Supplied passage =>
26 thoughts on “Beer”

  1. The mass produced domestics all taste a bit different from one another, but despite having consumed an awful lot of each of them, I probably couldn’t tell you which was which in a blind taste test. If I’m stuck drinking one of them, I’d probably prefer MGD or Miller Lite, but at this point that’s probably a brand loyalty thing, and I honestly couldn’t tell you why, since I have no particular appreciation for any of them.

    I’m a craft beer geek for the most part, and you won’t find anything in my refrigerator (or aging in my closet) except higher end, vary flavorful beers, be they pales, IPAs, DIPAs, or fairly heavy stouts and barleywines (most of the barrel aged stuff is stockpiled, but consumed sparingly). We’re fortunate to have many fine examples in Chicago, and I stock up on frequent trips to Michigan as well. That said, I’ll pretty much drink whatever you put in front of me, which is why I was drinking plenty of Miller Lite while watching college basketball on Friday night. And there’s definitely something to be said for keeping a few bottles of Dos Equis on hand, because sometimes after all the heavy stuff, you just need something light and crisp with decent flavor.

    Another good example of the cross-border marketing from a cheap product to premium is tequila.

    1. I did actually drink a Bud Light last night, but that’s because it was purchased for me by someone I was celebrating the Minnesota Golden Gophers’ national championship and perfect 41-0-0 season. It was mildly disappointing that the person who chose to buy us a Bud Light is Canadian and ought to know better, but what the hell. It was a great evening.

Provided information =>
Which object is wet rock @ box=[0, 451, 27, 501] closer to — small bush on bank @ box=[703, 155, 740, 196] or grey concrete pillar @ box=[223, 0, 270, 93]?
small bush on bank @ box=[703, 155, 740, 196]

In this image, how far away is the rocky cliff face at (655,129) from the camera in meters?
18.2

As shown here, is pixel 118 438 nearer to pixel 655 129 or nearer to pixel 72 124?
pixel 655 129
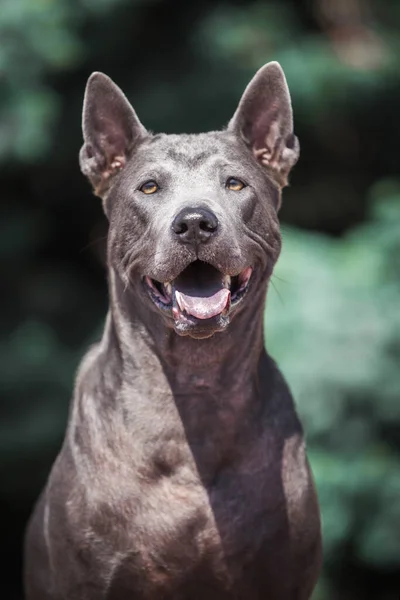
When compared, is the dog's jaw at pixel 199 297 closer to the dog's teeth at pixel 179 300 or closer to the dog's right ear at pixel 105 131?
the dog's teeth at pixel 179 300

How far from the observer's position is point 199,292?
3572mm

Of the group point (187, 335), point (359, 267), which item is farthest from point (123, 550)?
point (359, 267)

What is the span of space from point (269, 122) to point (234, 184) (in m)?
0.36

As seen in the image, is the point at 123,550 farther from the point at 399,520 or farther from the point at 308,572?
the point at 399,520

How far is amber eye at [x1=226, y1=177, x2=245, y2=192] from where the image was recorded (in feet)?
12.2

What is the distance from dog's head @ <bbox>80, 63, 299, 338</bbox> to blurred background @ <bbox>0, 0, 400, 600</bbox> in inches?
95.0

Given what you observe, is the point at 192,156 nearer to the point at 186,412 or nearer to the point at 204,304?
Answer: the point at 204,304

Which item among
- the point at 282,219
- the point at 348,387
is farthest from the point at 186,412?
the point at 282,219

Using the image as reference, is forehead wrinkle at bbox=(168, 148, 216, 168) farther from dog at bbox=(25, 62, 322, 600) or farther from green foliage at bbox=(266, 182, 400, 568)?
green foliage at bbox=(266, 182, 400, 568)

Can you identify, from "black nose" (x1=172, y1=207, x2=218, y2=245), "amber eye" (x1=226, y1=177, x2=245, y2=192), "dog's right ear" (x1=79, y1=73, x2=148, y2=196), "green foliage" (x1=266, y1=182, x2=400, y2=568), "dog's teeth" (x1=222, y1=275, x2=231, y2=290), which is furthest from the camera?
"green foliage" (x1=266, y1=182, x2=400, y2=568)

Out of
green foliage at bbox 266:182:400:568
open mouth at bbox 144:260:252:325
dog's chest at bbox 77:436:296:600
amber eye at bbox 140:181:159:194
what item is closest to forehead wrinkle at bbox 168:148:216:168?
amber eye at bbox 140:181:159:194

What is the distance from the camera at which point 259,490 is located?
3715 millimetres

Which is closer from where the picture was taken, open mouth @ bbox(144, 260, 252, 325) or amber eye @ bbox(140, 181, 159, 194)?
open mouth @ bbox(144, 260, 252, 325)

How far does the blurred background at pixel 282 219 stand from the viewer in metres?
6.61
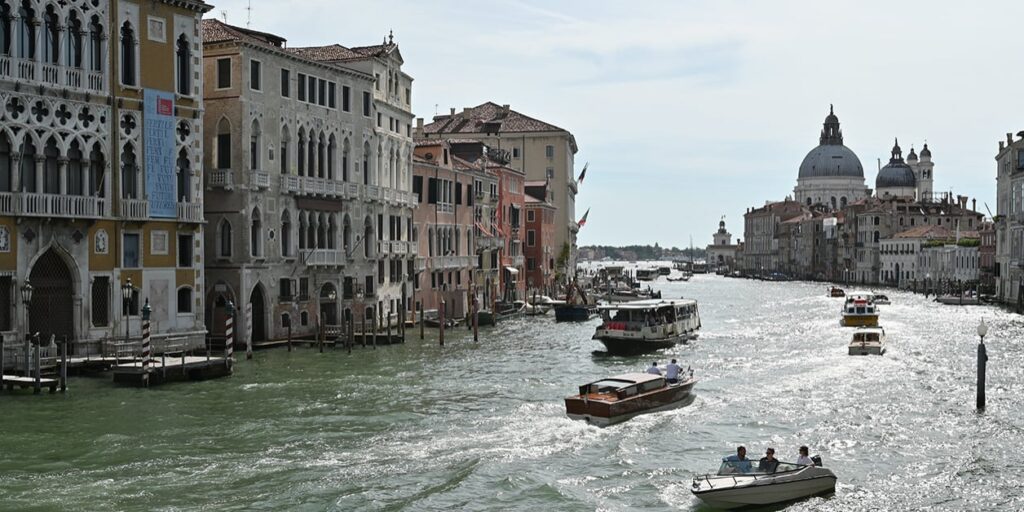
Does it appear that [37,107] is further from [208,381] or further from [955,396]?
[955,396]

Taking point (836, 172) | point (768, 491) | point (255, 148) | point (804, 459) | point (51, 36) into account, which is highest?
point (836, 172)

Actions to take =>
A) Decide whether each statement agrees with the beer comments, answering yes or no and quoting the words of the text that settle it.
(i) The first commenter says they could tell the mass-produced domestics apart in a blind taste test.
(ii) The commenter stocks up on beer during trips to Michigan.
(iii) The person who bought the Bud Light is Canadian.
B) According to the beer comments, what was the commenter drinking while watching college basketball on Friday night?
C) Write out the beer comments word for word, starting at "Another good example" and ending at "a great evening.".

Answers to each task =>
A)
(i) No: "I probably couldn’t tell you which was which in a blind taste test."
(ii) Yes: "I stock up on frequent trips to Michigan as well."
(iii) Yes: "the person who chose to buy us a Bud Light is Canadian"

B) Miller Lite.

C)
Another good example of the cross-border marketing from a cheap product to premium is tequila.

    1. I did actually drink a Bud Light last night, but that’s because it was purchased for me by someone I was celebrating the Minnesota Golden Gophers’ national championship and perfect 41-0-0 season. It was mildly disappointing that the person who chose to buy us a Bud Light is Canadian and ought to know better, but what the hell. It was a great evening.